Extracted records:
· · · · · · ·
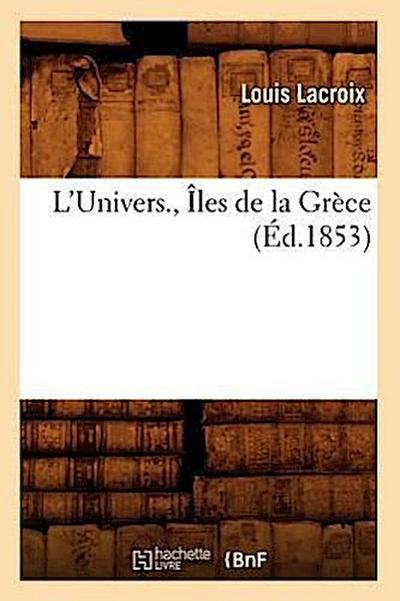 L'Univers., Iles de la Grece (Ed.1853)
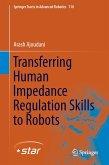 Transferring Human Impedance Regulation Skills to Robots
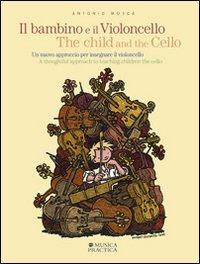 Il bambino e il violoncello. Un nuovo approccio per insegnare il violoncello. The child and the cello. A thoughtful approach to teaching children the cello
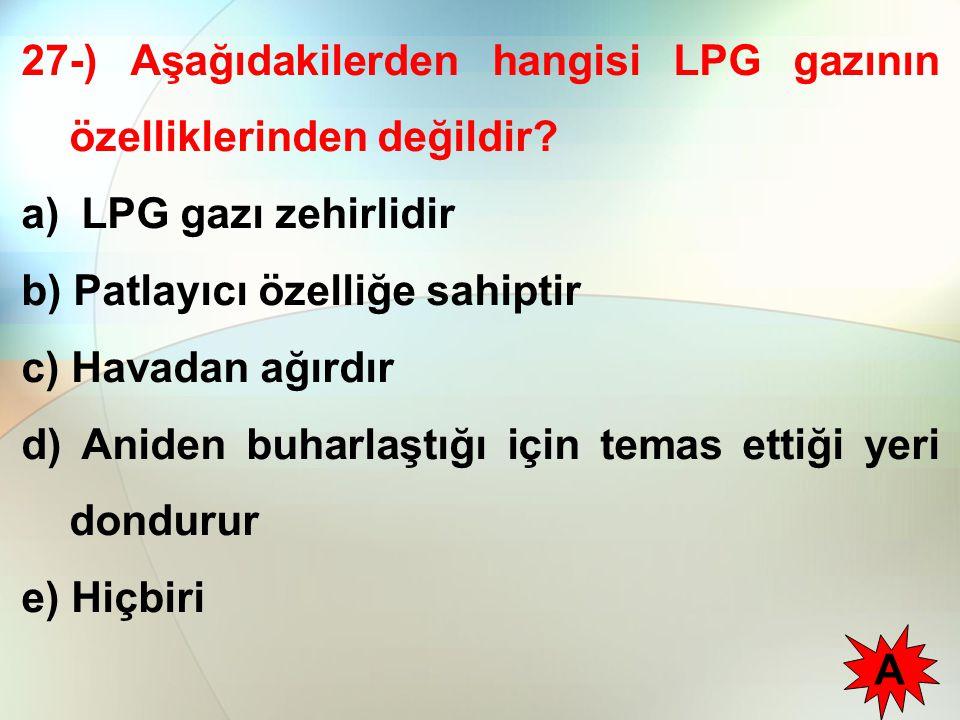 27-) Aşağıdakilerden hangisi LPG gazının özelliklerinden değildir? a) LPG gazı zehirlidir b) Patlayıcı özelliğe sahiptir c) Havadan ağırdır d) Aniden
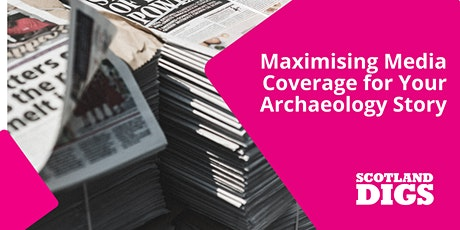 Maximising Media Coverage for Your Archaeology Story tickets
· · · · · · ·
#### PROBLEM TO SOLVE:
Repeat the records word for word. Any picture in them should be left out.

#### COMPLETED TASK:
 L'Univers., Iles de la Grece (Ed.1853)
 Transferring Human Impedance Regulation Skills to Robots
 Il bambino e il violoncello. Un nuovo approccio per insegnare il violoncello. The child and the cello. A thoughtful approach to teaching children the cello
 27-) Aşağıdakilerden hangisi LPG gazının özelliklerinden değildir? a) LPG gazı zehirlidir b) Patlayıcı özelliğe sahiptir c) Havadan ağırdır d) Aniden
 Maximising Media Coverage for Your Archaeology Story tickets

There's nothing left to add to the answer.